Is Brazil still an arbitration-friendly country?
Amid initial skepticism and distrust, commercial arbitration in Brazil has become widely used following the Supreme Court confirmation of the constitutionality of the Brazilian Arbitration Act (BAA) in 2001. Since then, the number of arbitrations in Brazil has increased, transforming the country into an arbitration hub within Latin America. However, over the past months, judicial courts have set aside some arbitration awards. While some may see this as a sign that Brazil is about to lose its place as an arbitration-friendly country, we believe there is no cause for concern.
Ultimately, as an alternative dispute resolution method, arbitration needs the support from the judicial courts in several ways to exist and be effective. Without that support, it is doomed to fail. A fundamental way in which arbitration depends and relies on courts is to enforce valid awards. A necessary consequence is the possibility that an arbitration award might be set aside.
Under the Brazilian Arbitration Act, an arbitration award may only be set aside for a very narrow set of reasons, which includes non-compliance with required formalities, non-compliance with constitutional guarantees and the principles of due process of law (such as rights to a fair hearing and to an independent and impartial arbitrator), arbitral tribunals that cross a line and adjudicate claims beyond their jurisdiction, and arbitral awards that are not sufficiently reasoned. At the same time, the BAA prohibits judicial courts from adjudicating a case covered by an arbitration agreement and from reviewing the merits of an arbitration award.
Courts’ ability to assess the validity of arbitral awards strengthens the arbitration practice: if courts were not allowed to make this assessment, arbitrations would provide fertile ground for misconduct by parties and arbitrators alike, iniquity and lower-quality awards. At the end of the day, the interplay between the Judiciary and the arbitral system is essential so that arbitration can operate as it should and be trustworthy.
One particular dispute regarding damages which arose out of a share purchase agreement has been recently under the spotlight. In a nutshell, the Court of Appeals of the State of São Paulo partially set aside an award on the grounds that it was not sufficiently reasoned and that parties had not had the same opportunities to be heard during the proceedings. The award was deemed defective on its own right and also due to the flaws in the proceedings from which it resulted.
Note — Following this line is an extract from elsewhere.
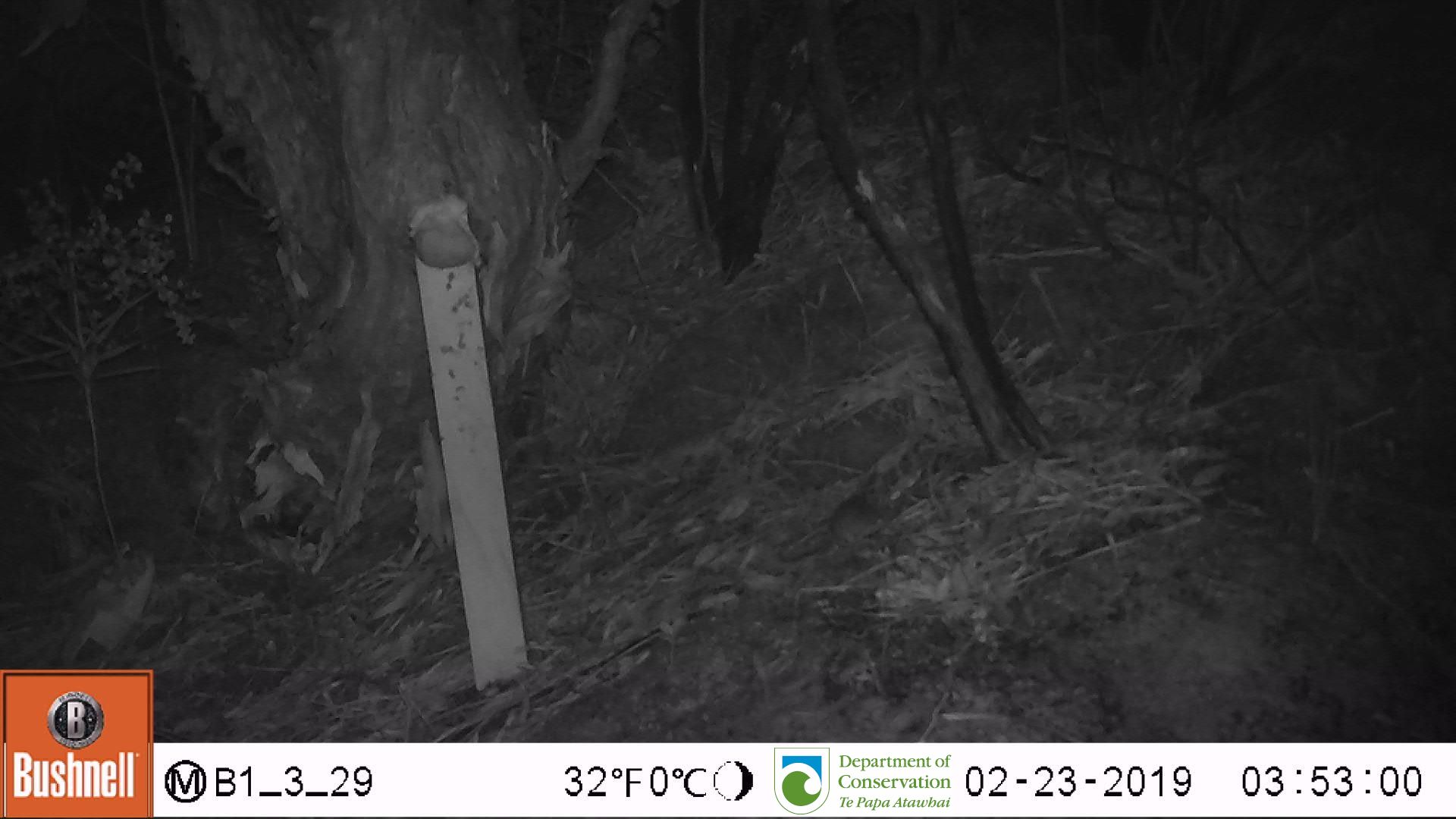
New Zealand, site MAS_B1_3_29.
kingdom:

At first glance, these recent decisions may be seen as an intentional reaction of courts against arbitration, thereby endangering its enforceability and utility. However, we believe that courts are not blackballing arbitration and, in fact, that their message is quite the opposite.
Judicial courts seem aware of their place within the dispute resolution system. If they were crossing the red line by reanalyzing the merits of arbitration awards, then we all should be deeply worried. This is not the case. The perceived increase in the number of arbitral awards that are set aside means only that courts are complying with their duties as the ultimate guardians of the integrity of the arbitration process and that the system is operating as expected.
This outlook confirms that the legal initiative designed and implemented through the enactment of the BAA 25 years ago succeeded and, through courts’ support, commercial arbitration has increasingly become an attractive alternative for dispute resolution in Brazil. By reviewing arbitral awards and ensuring their conformity with the BAA, courts demonstrate that Brazil continues to be a safe harbor for arbitration. Well, what is this attention to the integrity of the arbitration systems but a true proof of friendship?